People are, of course, not only passive recipients of the environmental fates. Whenever possible we try to anticipate risks and opportunities and alter our plans and actions accordingly. However, quantitative estimates of how much climate impact can be avoided through adaptation of farm systems are difficult. In a Letter (page 610), Moore and Lobell use two different response functions to investigate the spread in climate change impact projections resulting from uncertainty over the rate at which farmers can adopt existing technologies and management solutions. Taking a social perspective on adaptation, Dowd et al. (page 558) show that the combination of strong access to knowledge and weak social ties (social capital) helps to empower individuals to plan and implement novel, rather than incremental, farming strategies.

The extent of climate change impact on crop yield and nutritional value will influence the magnitude of the agricultural challenge, but population growth alone means that yields will need to be increased in the coming decades.
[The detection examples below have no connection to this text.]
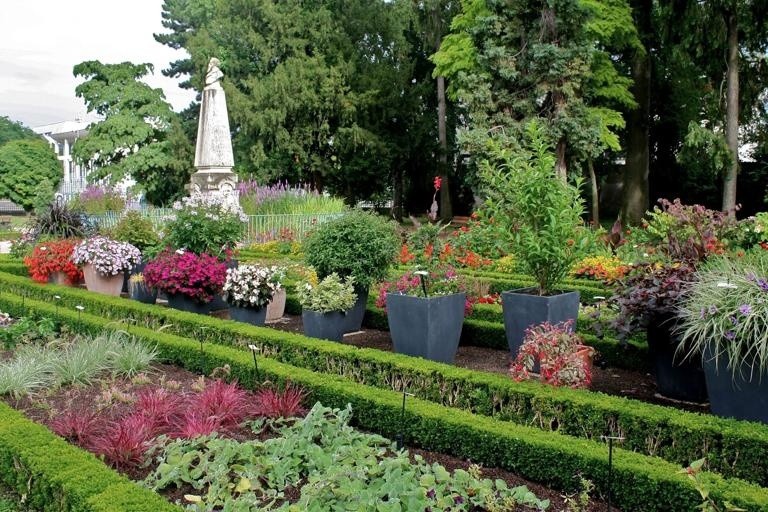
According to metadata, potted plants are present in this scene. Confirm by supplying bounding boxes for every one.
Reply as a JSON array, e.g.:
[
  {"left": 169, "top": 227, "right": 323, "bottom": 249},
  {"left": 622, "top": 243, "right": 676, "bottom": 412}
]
[
  {"left": 584, "top": 195, "right": 742, "bottom": 407},
  {"left": 383, "top": 220, "right": 468, "bottom": 366},
  {"left": 303, "top": 207, "right": 402, "bottom": 334},
  {"left": 266, "top": 271, "right": 295, "bottom": 321},
  {"left": 659, "top": 249, "right": 768, "bottom": 425},
  {"left": 296, "top": 264, "right": 358, "bottom": 344},
  {"left": 463, "top": 117, "right": 581, "bottom": 375}
]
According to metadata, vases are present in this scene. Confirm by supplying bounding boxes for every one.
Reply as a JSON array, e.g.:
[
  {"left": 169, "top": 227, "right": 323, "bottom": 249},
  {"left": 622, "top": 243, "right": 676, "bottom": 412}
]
[
  {"left": 167, "top": 291, "right": 211, "bottom": 317},
  {"left": 227, "top": 301, "right": 267, "bottom": 325},
  {"left": 81, "top": 263, "right": 125, "bottom": 298},
  {"left": 47, "top": 268, "right": 67, "bottom": 287}
]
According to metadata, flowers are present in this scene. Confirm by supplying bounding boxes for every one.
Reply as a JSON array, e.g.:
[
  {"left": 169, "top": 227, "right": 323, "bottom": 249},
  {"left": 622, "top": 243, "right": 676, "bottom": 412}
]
[
  {"left": 70, "top": 235, "right": 144, "bottom": 278},
  {"left": 142, "top": 245, "right": 238, "bottom": 303},
  {"left": 21, "top": 238, "right": 82, "bottom": 287},
  {"left": 221, "top": 259, "right": 282, "bottom": 311}
]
This challenge is further exacerbated by growing demand for biofuel crops. There are essentially two ways that such increases in agricultural yield can be achieved globally; by increasing the area under agricultural cultivation (extensification) or by improving the average yield per unit of land already under cultivation (intensification). Both of these choices have implications for the climate. Conversion of natural vegetation, particularly tropical forest, for agriculture leads to loss of carbon that needs to be considered when calculating agricultural contribution to global carbon budgets (Nature Clim. Change 3, 283–287; 2013). Soil carbon can be particularly difficult, and important, to account for (Mello et al., page 605). The loss of natural ecosystems also has clear implications for biodiversity.

Perhaps then intensification is the way to go. Indeed, changes in farm practice may be preferential to farmland expansion for a number of reasons, but intensification too has its impacts on the climate. As Luyssaert et al. show (Nature Clim. Change 4, 389–393; 2014), changes in management can have as great a direct biophysical influence on the climate as changes in land cover. A point reinforced by Jeong et al. (page 615), where a change to double annual cropping practice (wheat-maize) is shown to amplify summertime climate changes over East Asia.

Clearly, managing our agricultural land in such a way as to eliminate hunger, minimize contributions to climate change and environmental degradation while avoiding the worst impacts of unavoidable climate change is a great challenge. A rapidly growing population and increasing demand for biofuels compounds these difficulties. Scientific insights like those presented here will be a vital means of navigating the complexity ahead.